Text under study:
=== Section Start ===
Formation of compound 11 j with time performed from salt 9 in the presence of morpholine in MeCN as solvent at 25 °C.

A quantitative conversion requires 3.09 mmol/L of the product 11 j and this theoretical value is nearly reached after 4 day (6000 min). In order to verify if the morpholine adduct 11 j is the solely product of the reaction we have conducted a faster reaction in chloroform at 60 °C, also in the presence of norbornene as scavenger of the BNO.

Figure 6 reports two plots of reactions of 9 with morpholine at the 68 % of (E,Z)/(E,E) isomerization. The nearly identical pattern confirms that the morpholine addition occurs only at the position 5 of the pyridinium ring leading to the dienamino products of type 11 excluding any competitive cycloreversion reaction. As a consequence, Scheme 8 shows the allowed and forbidden paths for secondary amines. Addition to the carbon C8a of the pyridinium ring (red arrows) leading to 17, does not occur at all.

Figure 6.
=== Section End ===
Extracted entries:
=== Section Start ===
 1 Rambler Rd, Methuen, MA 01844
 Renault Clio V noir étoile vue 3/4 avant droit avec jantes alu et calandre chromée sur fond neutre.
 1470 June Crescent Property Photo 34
=== Section End ===
=== Section Start ===
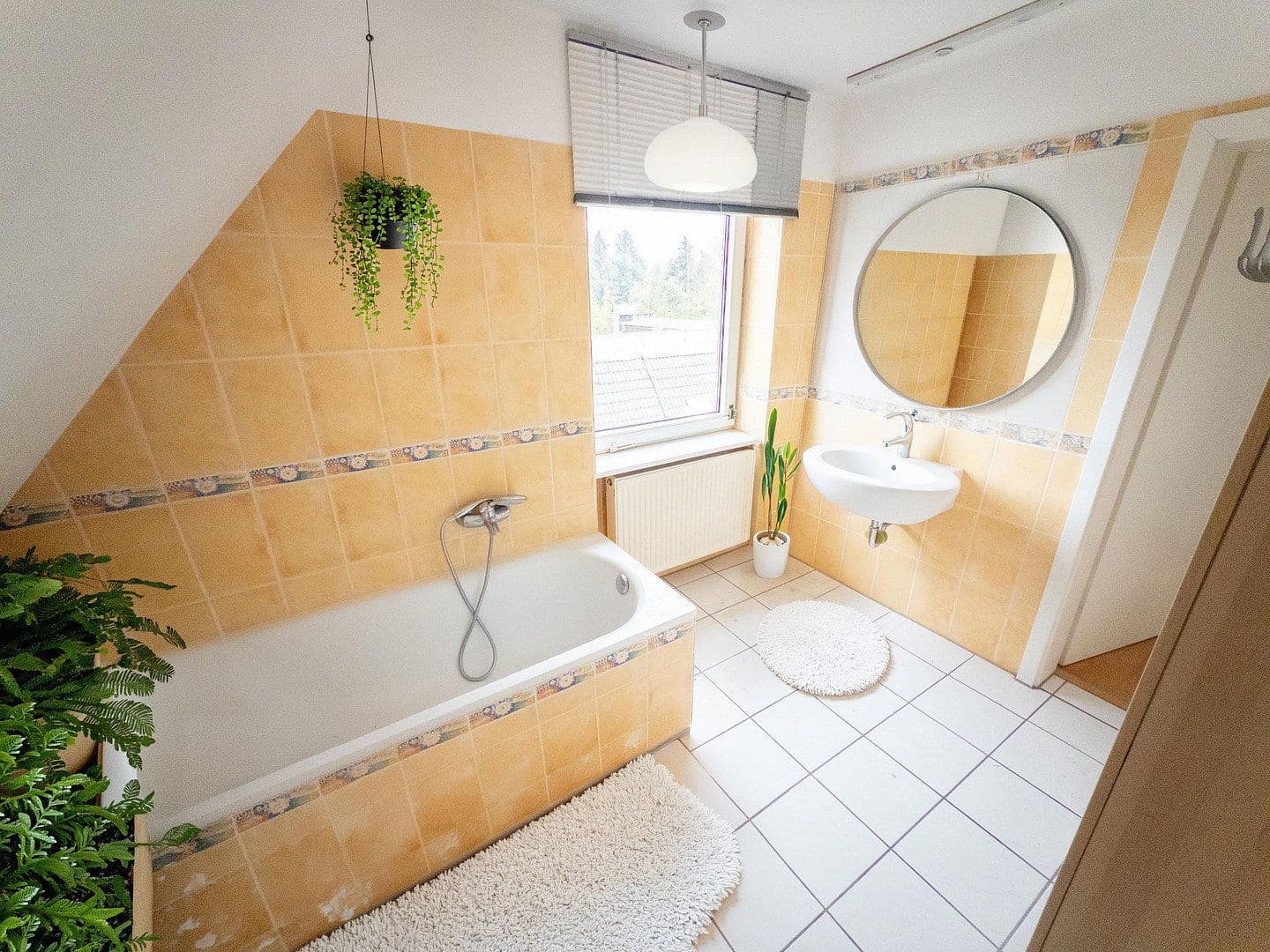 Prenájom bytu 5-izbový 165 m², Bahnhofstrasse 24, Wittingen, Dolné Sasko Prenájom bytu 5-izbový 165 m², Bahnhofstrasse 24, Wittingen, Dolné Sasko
=== Section End ===
Explore the material:
A - List every measurement in the passage on the morpholine reaction that comes with a unit, including temperatures, concentrations, times and percentages.
B - Copy the passage on the morpholine reaction from "Figure 6 reports two" to "occur at all.".

Solutions to each task:
A - 25 °C, 3.09 mmol/L, 4 day, 6000 min, 60 °C, 68 %

B -
Figure 6 reports two plots of reactions of 9 with morpholine at the 68 % of (E,Z)/(E,E) isomerization. The nearly identical pattern confirms that the morpholine addition occurs only at the position 5 of the pyridinium ring leading to the dienamino products of type 11 excluding any competitive cycloreversion reaction. As a consequence, Scheme 8 shows the allowed and forbidden paths for secondary amines. Addition to the carbon C8a of the pyridinium ring (red arrows) leading to 17, does not occur at all.